--- START Text block ---

+JMJ
Dear Parishioners,
We will continue to observe how the new pew missals and hymnals are working. Soon after they arrived I heard that we need more ribbons for the missals, in order to set them at the beginning of Mass and not have to search through pages. So we ordered a ribbon supplement for each pew missal, which will add three ribbons to your missals. You will have a total of five ribbons for each missal. That way you can mark the readings for the day, the Simple Gradual antiphons for the day, the ordinary Mass parts in the gray-edged pages, the Mass setting (e.g., if we are doing a musical setting of the ordinary Mass parts contained in the Missal) and the section with devotional prayers before and after Mass.
I want to focus on that last suggestion: the prayers before and after Mass. Otherwise you might not realize that the missal has much to help you enter into Mass with a right mindset, and leave Mass, having done a proper thanksgiving. Consider the following that can be found in your pew missal:
-Prayers for preparation for Mass (by St. Ambrose and St. Thomas Aquinas), p.1000f
-Thanksgiving prayers after Mass (by St. Thomas Aquinas, and various others), p.1002ff
Then there are also pages to help you through the Sacrament of Penance:
-Sacrament of Penance (with an examination of conscience), p.1005ff.
-Formulas of Catholic doctrine to help with your preparation for Penance, p.1009ff.
-Prayers before Confession, p.1012ff.
-The actual Rite of Reconciliation, p.1015ff.
-Prayer after Confession, p.1018f.
-The Seven Penitential Psalms, p.1020ff.
Then you have a section of common prayers and litanies, beginning with the Sign of the Cross, Our Father and Hail Mary (p.1024) and continuing on through the Rosary (p.1011), the Chaplet of Divine Mercy (p.1032), various litanies (p.1034) and the Stations of the Cross (p.1040).
Finally you have the Rite for Eucharistic Adoration and Benediction (p.1056).

--- END Text block ---
--- START Data section ---

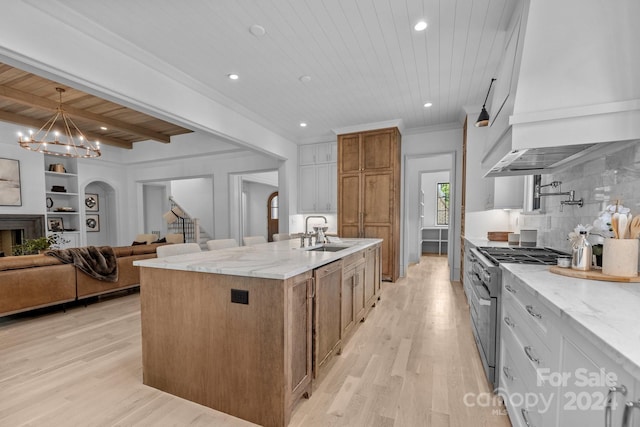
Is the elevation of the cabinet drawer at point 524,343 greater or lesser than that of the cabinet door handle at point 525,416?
greater

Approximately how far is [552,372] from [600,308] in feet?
1.04

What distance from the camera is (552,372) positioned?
104cm

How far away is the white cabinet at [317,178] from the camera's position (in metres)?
5.64

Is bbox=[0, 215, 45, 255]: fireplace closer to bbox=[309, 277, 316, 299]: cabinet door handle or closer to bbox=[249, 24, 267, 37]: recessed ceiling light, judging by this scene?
bbox=[249, 24, 267, 37]: recessed ceiling light

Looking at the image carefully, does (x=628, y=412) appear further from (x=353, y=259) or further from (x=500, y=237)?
(x=500, y=237)

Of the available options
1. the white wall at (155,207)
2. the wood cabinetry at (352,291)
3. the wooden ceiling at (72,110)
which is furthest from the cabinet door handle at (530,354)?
the white wall at (155,207)

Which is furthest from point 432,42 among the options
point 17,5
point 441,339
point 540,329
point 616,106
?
point 17,5

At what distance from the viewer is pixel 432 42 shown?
8.61 ft

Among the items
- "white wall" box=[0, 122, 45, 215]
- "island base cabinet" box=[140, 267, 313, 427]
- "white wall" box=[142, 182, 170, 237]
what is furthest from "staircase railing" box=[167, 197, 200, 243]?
"island base cabinet" box=[140, 267, 313, 427]

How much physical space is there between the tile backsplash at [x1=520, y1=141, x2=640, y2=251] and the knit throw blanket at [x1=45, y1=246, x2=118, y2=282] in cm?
514

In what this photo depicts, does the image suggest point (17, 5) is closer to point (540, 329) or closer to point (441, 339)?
point (540, 329)

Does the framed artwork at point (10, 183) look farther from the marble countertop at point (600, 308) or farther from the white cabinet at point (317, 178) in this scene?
the marble countertop at point (600, 308)

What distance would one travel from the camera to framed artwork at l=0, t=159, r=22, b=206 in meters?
5.39

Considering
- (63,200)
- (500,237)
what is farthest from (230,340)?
(63,200)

--- END Data section ---

* _Requirement_:
In the letter to parishioners, how many ribbons will each pew missal have in total once the supplement is added?

* _Exercise result_:
Five ribbons.